→ TEXT UNDER STUDY
::::

FOM: A 1997 message of Professor Pillay...His first ``overly polemical statement''

Matt Insall montez at rollanet.org
Fri Sep 22 13:40:48 EDT 2000


Going through the archives, I saw a posting by professor Pillay dated 25
Sept. 1997.  One of his ``overly polemical'' statements about the
development of foundations of math ended with the statement that ``Current
work on Foundations should similarly be informed by the mathematics of
today, although not in a dogmatic fashion.''  I agree thoroughly.  As we see
from many experiences, dogmatism appears to occur in many parts of society.
I have not interviewed mathematicians or scientists about this, but I have
formed some of my own opinions, based mostly upon my experience of either
being dogmatic myself or facing some form of dogmatism.  If it is of
interest to this forum, I shall try to discuss it rationally, in the context
Professor Pillay's message establishes, namely in the culture of mathematics
and its foundations, and their interactions.  Much of what I shall say will
be speculative, but, if it is deemed pertinent, then some discussion may be
worthwhile, or some projects may be worth starting, in addition to this one,
that provide for a potential to improve the climate and reduce the dogmatism
that does appear to exist, and that does seem to hinder worthwhile
interactions.  Since these opinions are my own, and are based upon anecdotal
evidence and in many cases, personal experience and in some cases, upon
conclusions I infer, either ``correctly'' or ``intuitively'' from various
readings I have done by authors whose names I have in some cases forgotten,
I will provide few references, but in cases where I recall a specific
reference, I shall try to include it.

First, what causes a mathematician to become dogmatic?  I think that
culturally, we come into mathematics with certain pre-conceptions.  In some
cases, these must be overcome.  In some cases, they are correct.  In either
case, we then are educated by certain mathematicians who have a certain
``taste'' for a certain part of mathematics, who may or may not be dogmatic,
and in some cases may appear dogmatic because of the focus they have chosen
on a particular subject, or because of the fact that they want the answers
on their tests to be correct, according to some particular standard of
correctness.  I believe there are reasons for this concern for correctness
which are sociological-historical, scientific, cultural, mathematical,
philosophical, and foundational.  Some historical, or socio-historical
realities include the fact that much of mathematics originated in solving
problems for use in the physical world.  Anecdotally, it seems that in many
cases, accidents and disasters have resulted from some form of fault in the
design of some equipment, and the design always relies on someone with
experience to use some form of reasoning to produce a workable, safe design.

::::

Saved entries
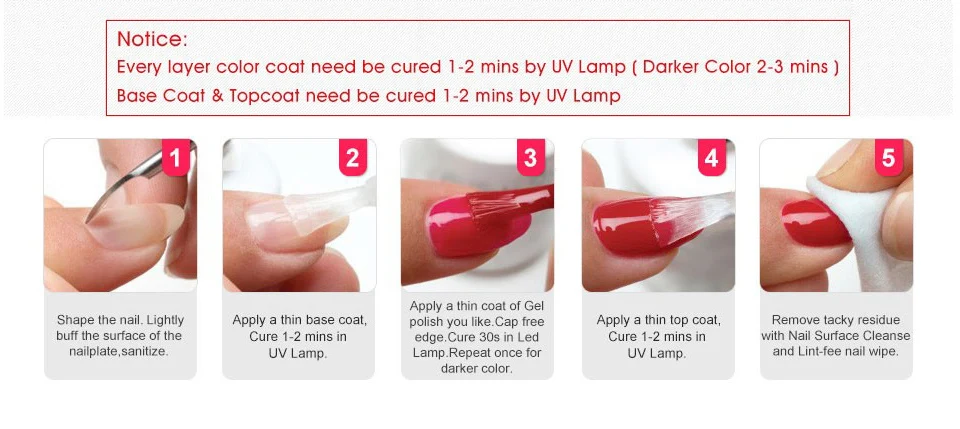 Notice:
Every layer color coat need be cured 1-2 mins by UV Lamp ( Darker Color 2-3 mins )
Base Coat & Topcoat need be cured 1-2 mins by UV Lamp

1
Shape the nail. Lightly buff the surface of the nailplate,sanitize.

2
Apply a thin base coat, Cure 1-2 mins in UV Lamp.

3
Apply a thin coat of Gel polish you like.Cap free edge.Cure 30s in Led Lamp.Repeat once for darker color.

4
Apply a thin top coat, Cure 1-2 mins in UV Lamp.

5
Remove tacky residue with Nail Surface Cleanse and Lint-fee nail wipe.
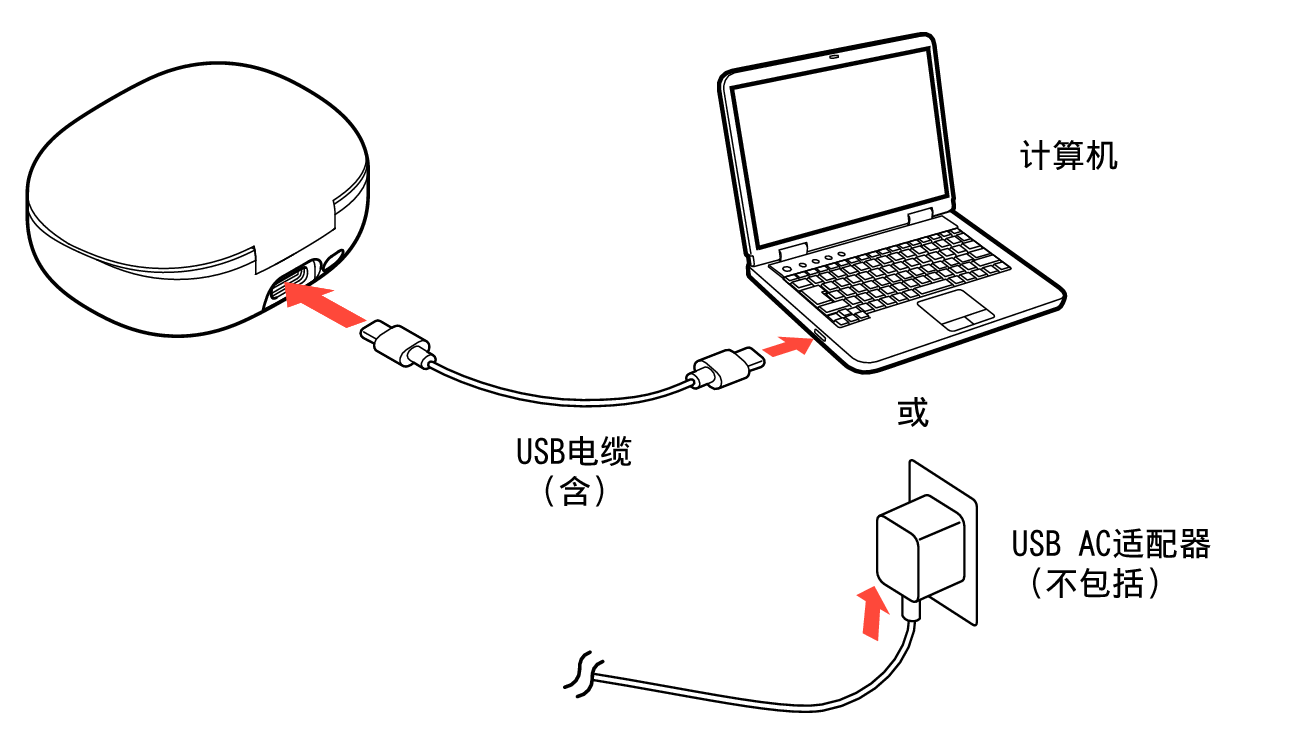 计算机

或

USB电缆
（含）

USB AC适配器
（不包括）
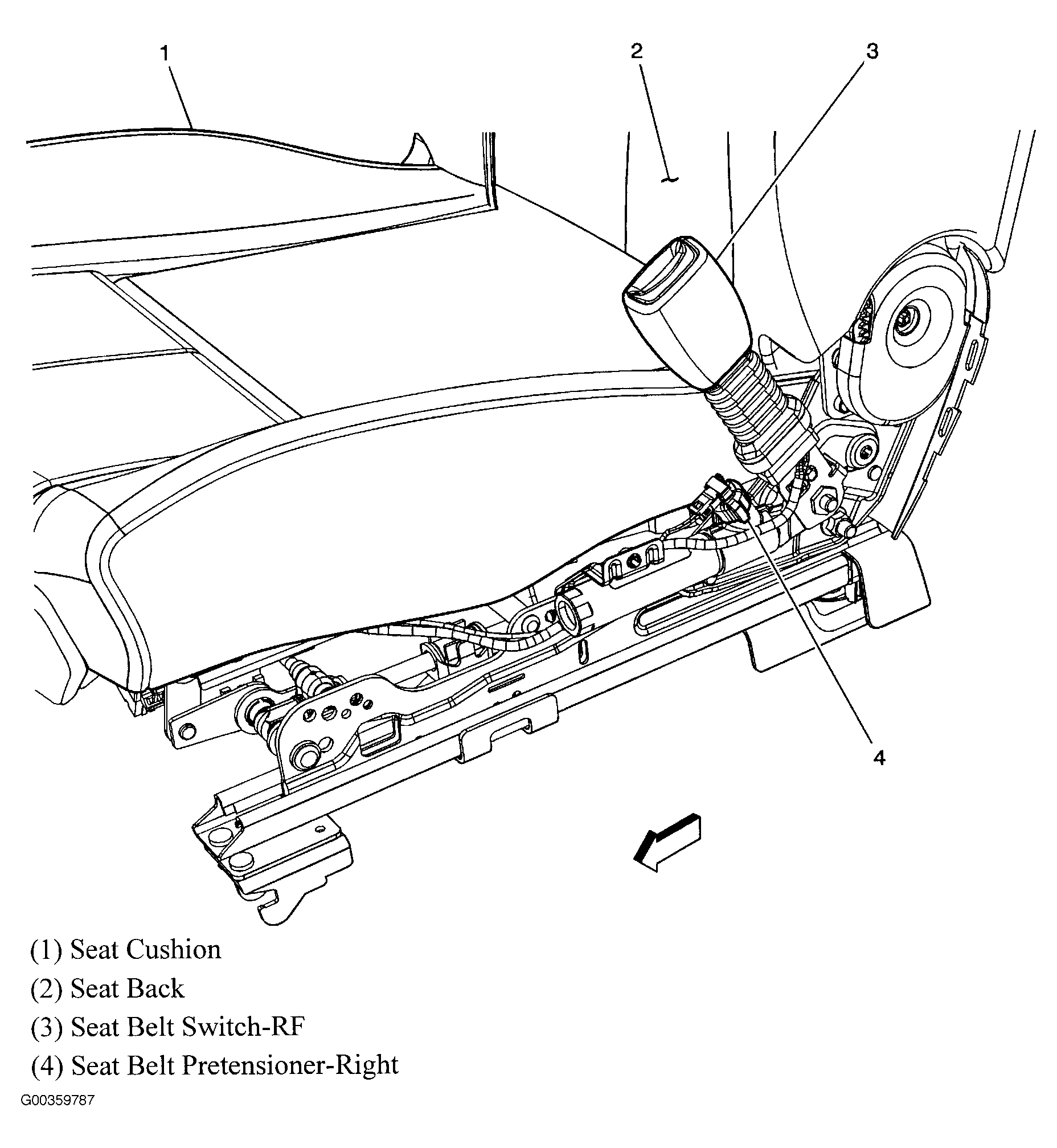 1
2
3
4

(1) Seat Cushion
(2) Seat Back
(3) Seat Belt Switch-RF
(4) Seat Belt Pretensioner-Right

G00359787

::::

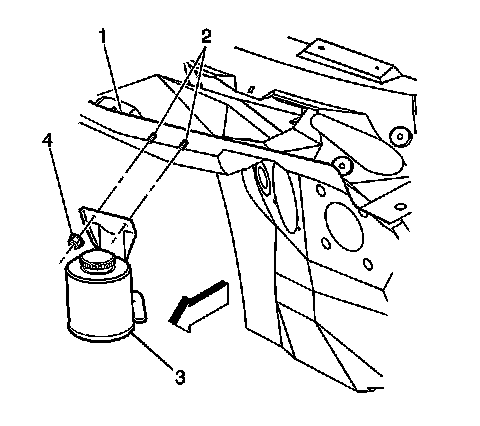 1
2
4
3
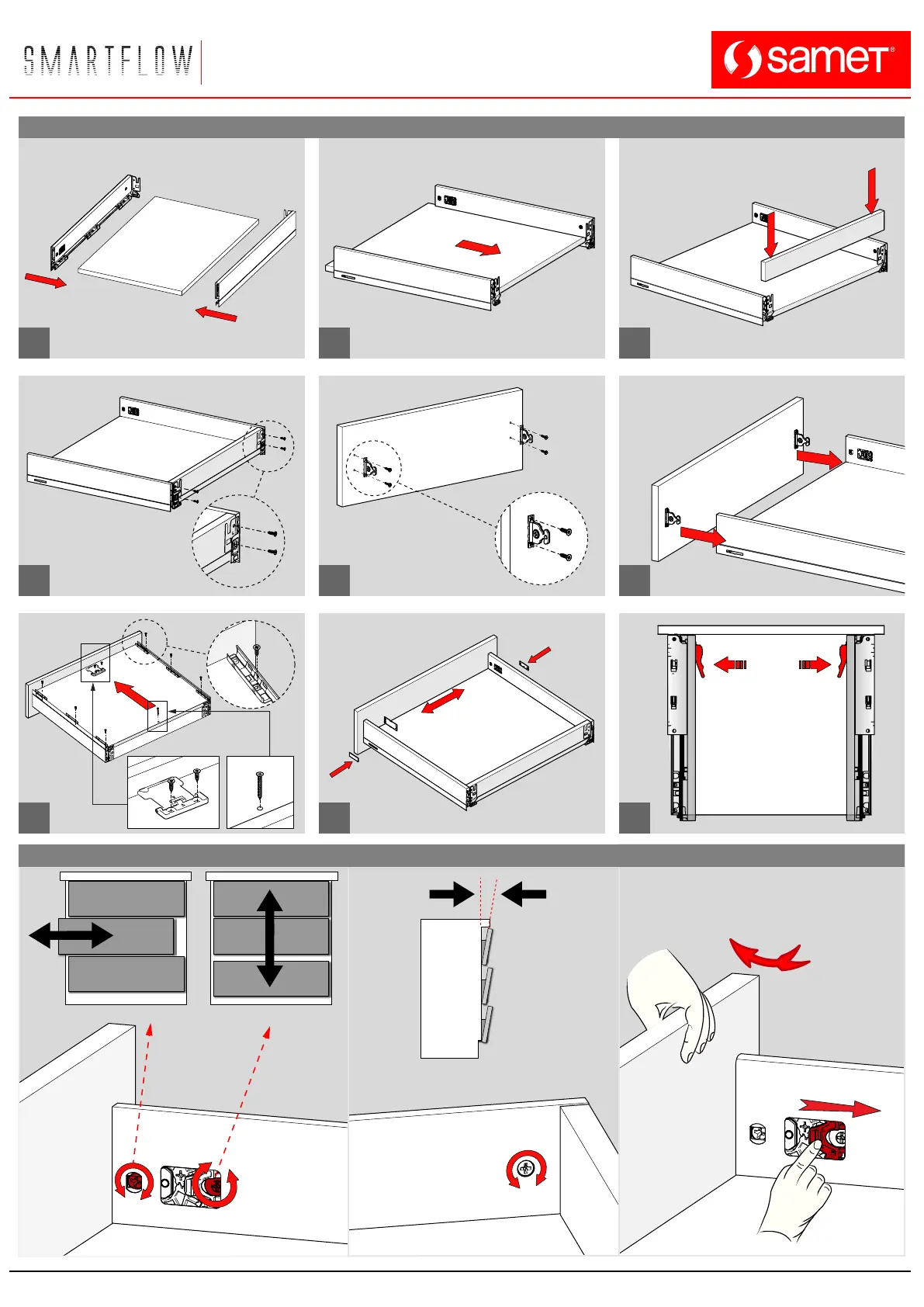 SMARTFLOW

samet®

::::

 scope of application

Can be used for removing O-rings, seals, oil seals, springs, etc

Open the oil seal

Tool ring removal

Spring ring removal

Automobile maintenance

::::

→ PROBLEM 1
Answer these questions from the FOM post:
(a) On what date was Professor Pillay's posting made?
(b) In what, according to the post, did much of mathematics originate?
(c) On what does design always rely, according to the post?
→ PROBLEM 2
Write out the passage of the FOM post from "Matt Insall montez" up to and including "parts of society.".
→ PROBLEM 3
According to the FOM post, why will the writer provide few references? Answer in one to three sentences.

→ YOUR RESPONSE 1
(a) 25 Sept. 1997
(b) In solving problems for use in the physical world
(c) On someone with experience using some form of reasoning to produce a workable, safe design

→ YOUR RESPONSE 2
Matt Insall montez at rollanet.org
Fri Sep 22 13:40:48 EDT 2000


Going through the archives, I saw a posting by professor Pillay dated 25
Sept. 1997.  One of his ``overly polemical'' statements about the
development of foundations of math ended with the statement that ``Current
work on Foundations should similarly be informed by the mathematics of
today, although not in a dogmatic fashion.''  I agree thoroughly.  As we see
from many experiences, dogmatism appears to occur in many parts of society.

→ YOUR RESPONSE 3
The opinions are the writer's own. They rest on anecdotal evidence, on personal experience, and on conclusions drawn from readings by authors whose names the writer has sometimes forgotten. The writer will still try to include a reference wherever a specific one is recalled.